In D37389#859432, @rampitec wrote:

In D37389#859395, @arsenm wrote:

I don't think this is the right place for this. This is converting a two address instruction into another two address instruction. Why wasn't this matched to a v_madak originally?

It was selected as mac, and mac is preferable over mad or madmk.

In fact I do not see how madak is different from mad in the respect of two/three address. It really worth nothing that one of the register operands can be also folded into the instruction as immediate. If we would produce mad here and fold immediate later the result would be same, just more work. The pass needs to simplify operands and we do it. For the selection part I also do not see how could it efficiently deal with register pressure issues, it is just too early.

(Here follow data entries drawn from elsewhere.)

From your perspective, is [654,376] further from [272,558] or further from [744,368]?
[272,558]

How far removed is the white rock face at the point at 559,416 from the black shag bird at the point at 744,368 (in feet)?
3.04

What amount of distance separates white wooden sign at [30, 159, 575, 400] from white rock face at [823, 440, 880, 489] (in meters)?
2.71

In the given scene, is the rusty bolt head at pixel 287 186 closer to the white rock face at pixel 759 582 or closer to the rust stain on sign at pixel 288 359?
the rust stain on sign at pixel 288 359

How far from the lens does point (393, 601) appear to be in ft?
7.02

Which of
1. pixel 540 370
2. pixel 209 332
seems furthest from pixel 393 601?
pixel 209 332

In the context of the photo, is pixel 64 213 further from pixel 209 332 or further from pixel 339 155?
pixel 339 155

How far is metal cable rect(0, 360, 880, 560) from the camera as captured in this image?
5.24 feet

In D37389#861163, @rampitec wrote:

In D37389#859432, @rampitec wrote:

In D37389#859395, @arsenm wrote:

I don't think this is the right place for this. This is converting a two address instruction into another two address instruction. Why wasn't this matched to a v_madak originally?

It was selected as mac, and mac is preferable over mad or madmk.

In fact I do not see how madak is different from mad in the respect of two/three address. It really worth nothing that one of the register operands can be also folded into the instruction as immediate. If we would produce mad here and fold immediate later the result would be same, just more work. The pass needs to simplify operands and we do it. For the selection part I also do not see how could it efficiently deal with register pressure issues, it is just too early.

OK, I was thinking of s_mulk_i32/s_addk_i32 which is an inplace update of the register.

test/CodeGen/AMDGPU/madak.ll
40	Should add a test with 3 uses. We should consider not doing it for > 2 uses if optsize

rampitec added inline comments.Sep 6 2017, 3:25 PM

test/CodeGen/AMDGPU/madak.ll
40	We shall always use madak/madmk instead of v_mad_f32. Size of the instruction is the same: mad is VOP3, madak/madmk are VOP2 + literal. I.e. 64 bit VOP3 vs 32 bit VOP2 + 32 bit literal. At the same time we can save a register for the literal and move into that register. So even for the optsize we shall prefer these.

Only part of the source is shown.